**What is needed**
Rewrite the rows starting at the line containing "Between green cactus" and continuing through the final row, replacing "lies nearer" with "is closer" and leaving everything else unchanged.

**Material for this exercise**
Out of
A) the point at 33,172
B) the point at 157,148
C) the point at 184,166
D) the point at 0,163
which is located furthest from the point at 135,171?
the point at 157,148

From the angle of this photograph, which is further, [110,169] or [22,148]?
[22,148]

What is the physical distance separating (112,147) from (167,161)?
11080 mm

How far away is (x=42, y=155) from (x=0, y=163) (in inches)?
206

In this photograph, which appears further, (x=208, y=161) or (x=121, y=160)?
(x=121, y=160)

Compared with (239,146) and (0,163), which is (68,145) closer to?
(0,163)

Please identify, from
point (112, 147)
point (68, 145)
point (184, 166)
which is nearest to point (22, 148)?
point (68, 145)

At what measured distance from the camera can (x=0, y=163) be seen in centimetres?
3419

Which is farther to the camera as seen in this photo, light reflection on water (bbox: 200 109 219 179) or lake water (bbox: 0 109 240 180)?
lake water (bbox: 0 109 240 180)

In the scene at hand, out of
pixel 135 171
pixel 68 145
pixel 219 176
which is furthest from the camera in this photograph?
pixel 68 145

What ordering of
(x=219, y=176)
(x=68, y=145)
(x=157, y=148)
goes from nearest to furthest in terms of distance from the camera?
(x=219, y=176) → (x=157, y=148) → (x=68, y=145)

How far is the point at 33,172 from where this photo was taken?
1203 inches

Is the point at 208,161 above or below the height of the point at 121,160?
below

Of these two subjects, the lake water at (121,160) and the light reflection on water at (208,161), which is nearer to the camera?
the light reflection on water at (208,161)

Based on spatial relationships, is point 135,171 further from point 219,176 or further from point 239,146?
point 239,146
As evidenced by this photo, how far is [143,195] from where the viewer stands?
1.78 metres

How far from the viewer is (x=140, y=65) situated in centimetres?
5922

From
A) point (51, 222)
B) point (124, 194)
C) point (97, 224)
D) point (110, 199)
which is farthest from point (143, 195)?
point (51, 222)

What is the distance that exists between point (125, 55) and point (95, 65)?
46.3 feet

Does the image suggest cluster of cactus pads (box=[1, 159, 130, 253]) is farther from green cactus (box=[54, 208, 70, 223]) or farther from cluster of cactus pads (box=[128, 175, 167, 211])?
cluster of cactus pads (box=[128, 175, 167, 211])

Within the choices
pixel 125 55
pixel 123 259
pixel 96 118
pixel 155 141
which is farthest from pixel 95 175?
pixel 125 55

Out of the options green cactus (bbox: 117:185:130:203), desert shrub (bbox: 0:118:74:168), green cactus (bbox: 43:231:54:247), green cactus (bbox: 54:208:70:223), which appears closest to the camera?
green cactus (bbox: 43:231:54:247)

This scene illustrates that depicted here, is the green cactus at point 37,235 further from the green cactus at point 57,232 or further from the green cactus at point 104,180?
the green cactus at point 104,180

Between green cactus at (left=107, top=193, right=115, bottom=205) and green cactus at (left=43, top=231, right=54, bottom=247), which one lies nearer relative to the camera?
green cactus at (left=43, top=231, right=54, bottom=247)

**Task answer**
Between green cactus at (left=107, top=193, right=115, bottom=205) and green cactus at (left=43, top=231, right=54, bottom=247), which one is closer relative to the camera?
green cactus at (left=43, top=231, right=54, bottom=247)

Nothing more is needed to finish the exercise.